**WORK TO BE COMPLETED**
In the entries that begin with the line containing "Is point 114,21" and end with the line containing "18.5 inches", change "span" to "distance" and leave everything else as it is. Give only those lines.

**DATA SHOWN**

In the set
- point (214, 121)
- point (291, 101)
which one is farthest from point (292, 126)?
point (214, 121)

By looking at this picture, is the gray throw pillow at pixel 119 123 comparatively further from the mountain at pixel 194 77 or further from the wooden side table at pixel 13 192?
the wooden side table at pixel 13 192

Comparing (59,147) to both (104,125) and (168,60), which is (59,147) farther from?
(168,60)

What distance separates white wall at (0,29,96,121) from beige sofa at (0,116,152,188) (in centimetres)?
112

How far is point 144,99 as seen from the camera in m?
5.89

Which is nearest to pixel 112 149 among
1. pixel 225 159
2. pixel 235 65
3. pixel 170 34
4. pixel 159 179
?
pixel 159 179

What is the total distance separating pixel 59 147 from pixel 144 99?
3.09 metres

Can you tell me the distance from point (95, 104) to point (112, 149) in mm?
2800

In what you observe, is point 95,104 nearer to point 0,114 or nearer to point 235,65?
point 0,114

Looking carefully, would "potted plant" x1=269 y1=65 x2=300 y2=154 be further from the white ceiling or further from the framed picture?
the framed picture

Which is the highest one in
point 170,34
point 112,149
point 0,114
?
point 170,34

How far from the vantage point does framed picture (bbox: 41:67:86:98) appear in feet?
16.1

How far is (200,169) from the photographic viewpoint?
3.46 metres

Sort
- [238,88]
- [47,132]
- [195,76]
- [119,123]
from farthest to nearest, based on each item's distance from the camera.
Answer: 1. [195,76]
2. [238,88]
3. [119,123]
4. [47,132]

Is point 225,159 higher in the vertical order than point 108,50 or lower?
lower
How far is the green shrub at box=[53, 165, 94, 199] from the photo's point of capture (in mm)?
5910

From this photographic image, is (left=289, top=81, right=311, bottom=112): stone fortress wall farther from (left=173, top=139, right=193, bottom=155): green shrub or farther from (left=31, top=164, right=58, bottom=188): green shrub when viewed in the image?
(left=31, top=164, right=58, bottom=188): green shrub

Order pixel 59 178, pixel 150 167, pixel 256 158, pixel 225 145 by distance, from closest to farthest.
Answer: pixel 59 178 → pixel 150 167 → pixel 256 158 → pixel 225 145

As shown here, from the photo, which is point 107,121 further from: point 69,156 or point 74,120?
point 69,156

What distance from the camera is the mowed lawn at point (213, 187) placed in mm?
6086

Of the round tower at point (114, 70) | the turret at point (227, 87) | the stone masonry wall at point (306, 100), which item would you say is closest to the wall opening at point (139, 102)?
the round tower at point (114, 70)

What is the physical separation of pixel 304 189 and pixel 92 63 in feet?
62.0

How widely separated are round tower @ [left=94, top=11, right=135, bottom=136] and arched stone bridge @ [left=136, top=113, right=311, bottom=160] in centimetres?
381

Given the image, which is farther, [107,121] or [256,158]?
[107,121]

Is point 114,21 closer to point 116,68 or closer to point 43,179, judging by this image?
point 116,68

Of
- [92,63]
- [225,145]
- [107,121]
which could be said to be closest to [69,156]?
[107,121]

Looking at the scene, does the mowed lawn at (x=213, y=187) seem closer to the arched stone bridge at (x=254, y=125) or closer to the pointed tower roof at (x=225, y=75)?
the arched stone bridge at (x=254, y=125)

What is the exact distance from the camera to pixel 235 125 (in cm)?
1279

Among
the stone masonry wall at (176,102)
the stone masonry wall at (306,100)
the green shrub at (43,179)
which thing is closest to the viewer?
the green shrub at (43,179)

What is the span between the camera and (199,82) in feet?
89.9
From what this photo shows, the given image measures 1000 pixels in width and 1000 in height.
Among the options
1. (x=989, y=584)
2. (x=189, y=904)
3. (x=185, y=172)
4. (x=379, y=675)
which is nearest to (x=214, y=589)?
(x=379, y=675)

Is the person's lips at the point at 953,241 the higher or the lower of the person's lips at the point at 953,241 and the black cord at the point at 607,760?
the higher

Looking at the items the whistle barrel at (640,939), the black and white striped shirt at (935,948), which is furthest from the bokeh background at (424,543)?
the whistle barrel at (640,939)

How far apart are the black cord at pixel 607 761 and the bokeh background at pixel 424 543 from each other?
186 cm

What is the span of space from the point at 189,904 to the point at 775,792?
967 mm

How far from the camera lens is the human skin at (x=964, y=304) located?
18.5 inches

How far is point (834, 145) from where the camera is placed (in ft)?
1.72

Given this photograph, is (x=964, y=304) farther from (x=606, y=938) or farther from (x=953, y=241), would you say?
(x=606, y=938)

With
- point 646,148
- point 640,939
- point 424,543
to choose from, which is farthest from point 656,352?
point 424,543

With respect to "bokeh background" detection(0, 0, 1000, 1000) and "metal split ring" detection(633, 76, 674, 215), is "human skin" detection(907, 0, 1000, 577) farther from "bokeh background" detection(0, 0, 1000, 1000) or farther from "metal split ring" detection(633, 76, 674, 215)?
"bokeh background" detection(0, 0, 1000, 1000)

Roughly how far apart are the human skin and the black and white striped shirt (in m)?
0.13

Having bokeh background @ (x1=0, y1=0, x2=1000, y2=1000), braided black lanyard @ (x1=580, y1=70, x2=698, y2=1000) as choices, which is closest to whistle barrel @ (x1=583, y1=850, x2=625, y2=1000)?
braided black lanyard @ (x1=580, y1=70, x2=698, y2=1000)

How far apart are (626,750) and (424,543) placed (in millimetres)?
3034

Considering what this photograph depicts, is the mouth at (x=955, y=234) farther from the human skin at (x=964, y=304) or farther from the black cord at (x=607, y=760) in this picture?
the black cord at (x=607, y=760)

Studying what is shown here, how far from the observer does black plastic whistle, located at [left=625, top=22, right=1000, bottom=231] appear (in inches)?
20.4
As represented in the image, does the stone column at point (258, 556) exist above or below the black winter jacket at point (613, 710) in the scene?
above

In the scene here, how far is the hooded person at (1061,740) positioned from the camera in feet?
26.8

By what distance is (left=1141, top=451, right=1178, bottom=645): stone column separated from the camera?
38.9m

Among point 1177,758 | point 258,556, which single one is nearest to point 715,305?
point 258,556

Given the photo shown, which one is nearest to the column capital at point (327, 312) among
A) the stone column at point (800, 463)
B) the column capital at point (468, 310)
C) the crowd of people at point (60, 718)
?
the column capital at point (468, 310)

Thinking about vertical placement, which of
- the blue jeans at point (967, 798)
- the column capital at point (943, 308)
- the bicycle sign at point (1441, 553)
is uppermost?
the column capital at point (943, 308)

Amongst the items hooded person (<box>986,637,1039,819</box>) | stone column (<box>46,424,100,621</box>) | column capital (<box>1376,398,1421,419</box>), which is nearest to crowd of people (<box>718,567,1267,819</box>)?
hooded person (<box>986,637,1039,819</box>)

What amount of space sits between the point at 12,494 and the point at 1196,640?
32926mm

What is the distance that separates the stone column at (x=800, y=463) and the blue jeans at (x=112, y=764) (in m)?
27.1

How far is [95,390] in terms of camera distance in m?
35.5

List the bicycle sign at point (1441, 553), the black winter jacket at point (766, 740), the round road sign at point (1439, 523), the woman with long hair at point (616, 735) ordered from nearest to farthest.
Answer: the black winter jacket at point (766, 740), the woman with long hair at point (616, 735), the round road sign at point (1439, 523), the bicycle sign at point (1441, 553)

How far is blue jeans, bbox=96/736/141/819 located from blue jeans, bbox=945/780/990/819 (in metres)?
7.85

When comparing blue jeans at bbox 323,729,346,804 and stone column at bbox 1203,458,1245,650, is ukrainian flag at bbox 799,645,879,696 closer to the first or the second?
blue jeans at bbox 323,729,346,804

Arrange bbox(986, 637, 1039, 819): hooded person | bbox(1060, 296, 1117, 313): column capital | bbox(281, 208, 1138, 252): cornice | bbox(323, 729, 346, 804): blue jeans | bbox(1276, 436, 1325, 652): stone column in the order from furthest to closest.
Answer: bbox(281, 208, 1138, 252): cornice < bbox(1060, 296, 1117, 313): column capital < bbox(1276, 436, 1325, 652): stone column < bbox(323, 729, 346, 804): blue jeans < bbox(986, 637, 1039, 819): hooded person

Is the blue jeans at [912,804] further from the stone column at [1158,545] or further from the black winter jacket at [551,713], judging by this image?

**THE REPLY**
Is point 114,21 closer to point 116,68 or closer to point 43,179, judging by this image?
point 116,68

Of
- [92,63]
- [225,145]
- [107,121]
which could be said to be closest to [69,156]?
[107,121]

Looking at the scene, does the mowed lawn at (x=213, y=187) seem closer to the arched stone bridge at (x=254, y=125) or closer to the pointed tower roof at (x=225, y=75)?
the arched stone bridge at (x=254, y=125)

What is the exact distance from the camera to pixel 235 125 (in cm)?
1279

Among
the stone masonry wall at (176,102)
the stone masonry wall at (306,100)
the green shrub at (43,179)
which thing is closest to the viewer?
the green shrub at (43,179)

What is the distance between the camera and (199,82) in feet?
89.9
From what this photo shows, the given image measures 1000 pixels in width and 1000 in height.
Among the options
1. (x=989, y=584)
2. (x=189, y=904)
3. (x=185, y=172)
4. (x=379, y=675)
which is nearest to (x=214, y=589)?
(x=379, y=675)

Is the person's lips at the point at 953,241 the higher or the lower of the person's lips at the point at 953,241 and the black cord at the point at 607,760?
the higher

Looking at the items the whistle barrel at (640,939), the black and white striped shirt at (935,948), which is furthest from the bokeh background at (424,543)?
the whistle barrel at (640,939)

How far apart are the black cord at pixel 607 761 and the bokeh background at pixel 424 543 from each other?
186 cm

What is the distance of space from the point at 189,904 to the point at 775,792?
967 mm

How far from the camera lens is the human skin at (x=964, y=304) located?
18.5 inches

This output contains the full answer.